Amiante : la mise en examen de Martine Aubry annulée
L'Association nationale des victimes de l'amiante a annoncé son intention de se pourvoir en cassation contre l'annulation de cette mise en examen et de celles de huit autres personnes.
L'avenir politique de Martine Aubry pourrait s'éclaircir. La cour d'appel de Paris a annulé, vendredi 17 mai, la mise en examen de la maire de Lille et celles de huit autres personnes dans un des dossiers emblématiques du scandale de l'amiante. L'ancienne première secrétaire du PS était poursuivie depuis novembre pour "homicides et blessures involontaires", dans le cadre de ses fonctions de directrice des relations du travail entre 1984 et 1987.
L'Association nationale des victimes de l'amiante (Andeva) a annoncé son intention de se pourvoir en cassation contre l'annulation de ces mises en examen.
Pourquoi Martine Aubry avait-elle été mise en examen ?
En 1983, une directive européenne détermine le temps d'exposition maximal à l'amiante.
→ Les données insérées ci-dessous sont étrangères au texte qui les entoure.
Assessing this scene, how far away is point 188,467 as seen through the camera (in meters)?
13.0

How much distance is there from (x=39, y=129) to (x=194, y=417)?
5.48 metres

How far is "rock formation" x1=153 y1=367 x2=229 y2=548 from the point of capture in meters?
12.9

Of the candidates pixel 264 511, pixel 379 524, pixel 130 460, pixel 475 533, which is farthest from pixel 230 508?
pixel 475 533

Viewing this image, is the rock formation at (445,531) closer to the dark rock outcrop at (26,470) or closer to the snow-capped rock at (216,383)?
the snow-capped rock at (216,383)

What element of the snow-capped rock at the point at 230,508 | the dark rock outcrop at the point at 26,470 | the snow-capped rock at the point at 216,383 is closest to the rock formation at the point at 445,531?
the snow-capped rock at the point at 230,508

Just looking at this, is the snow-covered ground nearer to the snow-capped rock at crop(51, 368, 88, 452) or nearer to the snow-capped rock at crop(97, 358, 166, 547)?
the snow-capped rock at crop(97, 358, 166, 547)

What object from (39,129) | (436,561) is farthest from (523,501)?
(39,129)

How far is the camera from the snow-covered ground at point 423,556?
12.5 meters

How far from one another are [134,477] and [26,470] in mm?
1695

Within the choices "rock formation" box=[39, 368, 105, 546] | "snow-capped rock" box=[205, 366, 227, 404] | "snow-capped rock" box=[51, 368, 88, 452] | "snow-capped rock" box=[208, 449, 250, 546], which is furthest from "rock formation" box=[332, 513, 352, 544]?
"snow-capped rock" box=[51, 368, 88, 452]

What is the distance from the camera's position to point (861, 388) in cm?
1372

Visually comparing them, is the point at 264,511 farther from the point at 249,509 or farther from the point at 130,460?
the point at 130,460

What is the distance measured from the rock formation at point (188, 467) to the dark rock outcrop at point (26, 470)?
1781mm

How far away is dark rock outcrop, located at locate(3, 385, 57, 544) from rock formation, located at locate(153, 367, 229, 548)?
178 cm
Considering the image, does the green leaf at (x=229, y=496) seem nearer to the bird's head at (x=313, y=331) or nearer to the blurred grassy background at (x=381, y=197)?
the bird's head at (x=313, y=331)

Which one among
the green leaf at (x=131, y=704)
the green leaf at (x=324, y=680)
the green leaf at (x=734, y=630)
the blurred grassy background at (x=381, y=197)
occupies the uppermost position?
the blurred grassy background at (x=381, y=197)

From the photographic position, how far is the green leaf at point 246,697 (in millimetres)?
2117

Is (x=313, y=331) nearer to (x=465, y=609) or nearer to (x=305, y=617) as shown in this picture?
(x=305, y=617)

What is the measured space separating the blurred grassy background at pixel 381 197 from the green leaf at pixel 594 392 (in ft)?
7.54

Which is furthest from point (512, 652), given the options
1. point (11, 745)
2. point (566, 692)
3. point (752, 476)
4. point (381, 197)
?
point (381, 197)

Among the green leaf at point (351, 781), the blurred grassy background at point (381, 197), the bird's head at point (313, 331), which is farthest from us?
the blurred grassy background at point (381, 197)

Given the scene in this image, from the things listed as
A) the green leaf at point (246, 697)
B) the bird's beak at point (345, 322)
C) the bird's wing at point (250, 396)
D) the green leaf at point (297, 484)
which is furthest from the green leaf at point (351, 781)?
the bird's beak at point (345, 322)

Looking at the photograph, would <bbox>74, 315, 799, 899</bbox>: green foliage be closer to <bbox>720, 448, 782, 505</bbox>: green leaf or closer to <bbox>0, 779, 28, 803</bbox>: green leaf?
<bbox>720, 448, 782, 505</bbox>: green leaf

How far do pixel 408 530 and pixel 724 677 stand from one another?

Or, ce texte n'est appliqué en France qu'en 1987. A l’époque, la maire de Lille est à la tête de la Direction des relations du travail (DRT), un organe dépendant du ministère du Travail. En la mettant en examen en novembre, la magistrate chargée du dossier, Marie-Odile Bertella-Geffroy, cherchait à savoir pourquoi il a fallu quatre années pour appliquer ce texte.
Pourquoi la mise en examen a-t-elle été annulée ?
Le parquet avait demandé fin février l'annulation de cette mise en examen de Martine Aubry. "Pour justifier ses demandes d'annulation des poursuites", écrivait Le Monde, l'avocat général a fait appel à une loi du 10 juillet 2000, la loi Fauchon, laquelle "exige pour les délits commis de manière indirecte – homicides et blessures involontaires – la présence d'une faute 'caractérisée' qui ait eu pour conséquence l'exposition des victimes 'à un risque d'une particulière gravité qui ne pouvait être ignoré'".
Selon le parquet, la transposition d'une directive européenne en droit français relève "du pouvoir réglementaire". "Un fonctionnaire ne peut être accusé de retard dans cette transposition", au motif que "même de rang élevé, [il] ne dispose dans ce domaine d'aucun pouvoir propre", rapportait Le Monde.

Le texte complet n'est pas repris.